Балет «Жизель» справедливо считается самым совершенным творением танцевального гения. В данной статье описывается путь к партии Жизели балерины: от партии Мирты к главной героине, различные этапы исполнительской работы над образом. Балет «Жизель» представлен как живой спектакль, к которому интересно возвращаться и проживать каждую ситуацию, сценическую и танцевальную, заново. Автор сравнивает различные исполнительские трактовки «Жизели», в том числе, французскую версию Гранд Опера, и русскую, вариант Мариинского театра, сравнивает особенности хореографии, представляя их детально, изнутри собственной балетной практики.
Ключевые слова: балет, хореографическое наследие, «Жизель», Ком-лева, Алексидзе, Брюэль, Лавровский.
GISELLE IN MY LIFE
Komleva G. T.1
1 Vaganova Ballet Academy, Rossi St., 2, Saint-Petersburg, 191023, Russian Federation.
Ballet "Giselle" is rightly considered the most perfect creation of dance genius. This article describes the path to Giselle's ballerina party: from Myrta's party to the main character, various stages of performing work on the image. Ballet "Giselle" is presented as a live performance, to which it is interesting to return and live every situation, stage and dance, anew. The author compares various performing interpretations of Giselle, including the French version of the Grand Opera, and the Russian version of the Mariinsky Theatre, compares the features of the choreography, presenting them in detail, from within their own ballet practice.
Keywords: ballet, choreographic heritage, "Giselle", Komleva, Aleksidze,
Bruel, Lavrovskiy.
Балет «Жизель» многие авторитетнейшие люди считают самым совершенным творением танцевального гения. Готова с этим согласиться. Мой путь к партии Жизели оказался долгим и непростым. И начала я с Мирты, второй по значимости партии, о главной героине даже не помышляла. Мои притязания были более чем скромны: мечтала по окончании хореографического училища станцевать Фею Сирени в «Спящей красавице» и индусский танец в «Баядерке». Я просто любила танцевать все, что мне предлагалось. Мои возможности и танцевальное будущее определяла не я — другие люди, профессионалы высшего класса. И я им вполне доверяла.

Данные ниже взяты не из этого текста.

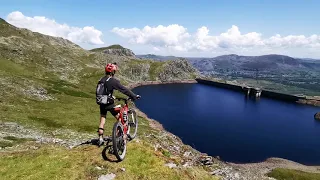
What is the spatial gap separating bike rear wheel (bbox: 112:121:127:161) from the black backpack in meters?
1.55

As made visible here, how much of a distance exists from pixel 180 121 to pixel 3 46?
374 feet

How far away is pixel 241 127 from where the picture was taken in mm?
127812

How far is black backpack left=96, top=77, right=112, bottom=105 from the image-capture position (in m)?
18.9

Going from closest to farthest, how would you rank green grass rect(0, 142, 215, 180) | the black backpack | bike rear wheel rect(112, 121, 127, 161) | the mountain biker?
green grass rect(0, 142, 215, 180), bike rear wheel rect(112, 121, 127, 161), the mountain biker, the black backpack

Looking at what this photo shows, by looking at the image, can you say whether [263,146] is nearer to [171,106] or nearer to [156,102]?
[171,106]

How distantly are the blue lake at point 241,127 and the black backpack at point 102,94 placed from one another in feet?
238

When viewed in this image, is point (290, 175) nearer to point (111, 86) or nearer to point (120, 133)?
point (120, 133)

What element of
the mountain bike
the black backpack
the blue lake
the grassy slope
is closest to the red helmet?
the black backpack

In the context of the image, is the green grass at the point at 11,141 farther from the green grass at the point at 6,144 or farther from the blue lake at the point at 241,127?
the blue lake at the point at 241,127

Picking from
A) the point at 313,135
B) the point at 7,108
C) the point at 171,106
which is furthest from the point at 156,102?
the point at 7,108

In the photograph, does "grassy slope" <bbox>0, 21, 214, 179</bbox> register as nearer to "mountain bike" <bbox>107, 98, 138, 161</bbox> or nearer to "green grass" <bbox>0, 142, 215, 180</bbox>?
"green grass" <bbox>0, 142, 215, 180</bbox>

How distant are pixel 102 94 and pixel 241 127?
381 feet

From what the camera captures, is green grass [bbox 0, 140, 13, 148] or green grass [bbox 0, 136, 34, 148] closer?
green grass [bbox 0, 140, 13, 148]

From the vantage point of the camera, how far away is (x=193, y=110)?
530 ft
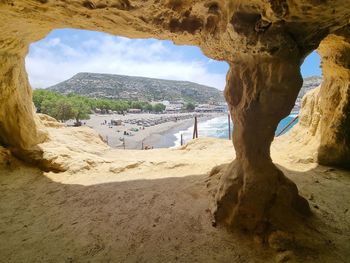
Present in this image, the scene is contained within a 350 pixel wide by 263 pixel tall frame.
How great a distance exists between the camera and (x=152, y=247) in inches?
144

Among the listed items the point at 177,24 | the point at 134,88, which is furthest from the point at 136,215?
the point at 134,88

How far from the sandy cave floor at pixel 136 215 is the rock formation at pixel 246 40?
0.50 metres

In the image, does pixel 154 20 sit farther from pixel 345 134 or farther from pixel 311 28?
pixel 345 134

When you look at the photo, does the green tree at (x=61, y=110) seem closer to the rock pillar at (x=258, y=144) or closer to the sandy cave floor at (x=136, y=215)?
the sandy cave floor at (x=136, y=215)

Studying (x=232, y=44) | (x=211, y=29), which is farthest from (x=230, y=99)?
(x=211, y=29)

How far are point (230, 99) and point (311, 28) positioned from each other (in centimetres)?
156

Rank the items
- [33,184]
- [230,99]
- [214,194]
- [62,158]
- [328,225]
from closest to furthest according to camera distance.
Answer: [328,225]
[230,99]
[214,194]
[33,184]
[62,158]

На что ты способен? Как это предугадать? Каковы границы тебе отпущенного? Тут существуют, по крайней мере, два варианта: первый — безмерные амбиции, переоценка своего творческого потенциала и, соответственно, запросы и претензии; второй — пассивно-выжидательная позиция, подчиненность обстоятельствам. Именно так складывалась поначалу моя творческая жизнь; стать хозяйкой своей собственной театральной судьбы я смогла лишь позднее, на ее завершающем этапе.
Лирическую героиню увидел во мне тогдашний главный балетмейстер Б. А. Фенстер, принимавший наш выпуск в театр. Он сразу поручил готовить партию Марии в «Бахчисарайском фонтане», намеревался поставить для меня балет «Невский проспект». Другой хореограф, И. Д. Бельский, сочинявший на мне диковинную Потерявшую любимого в «Береге надежды», говорил неоднократно: «"Лебединое озеро" — вот что тебе танцевать надо непременно, вот прямое твое дело». А театральные необходимости диктовали другое: востребованы были умение себя организовать и владение техникой классического танца.
Техника эта, весьма скромная на выпускном вечере, набирала силу в классе виртуознейшей Н. М. Дудинской. И, наверное, вскоре я стала довольно уверенной. По крайней мере, когда возникал вопрос о срочной замене, тут же вспоминали обо мне. И роль Жизели на меня обрушилась внезапно, как снег на голову [1, с. 40-45]. К тому времени я уже не раз станцевала Мирту и очень любила эту партию: властное зло, правящее миром под покровом ночи — мощное, беспощадное, но даже оно отступало перед животворной силой любви. Именно Мирту я должна была танцевать на выездном спектакле в Выборгском Дворце культуры. Однако заболела Эмма Минченок, назначенная Жизелью, сообщила она об этом в два часа дня. Остальные исполнительницы либо обзавелись больничным, либо гастролировали за границей.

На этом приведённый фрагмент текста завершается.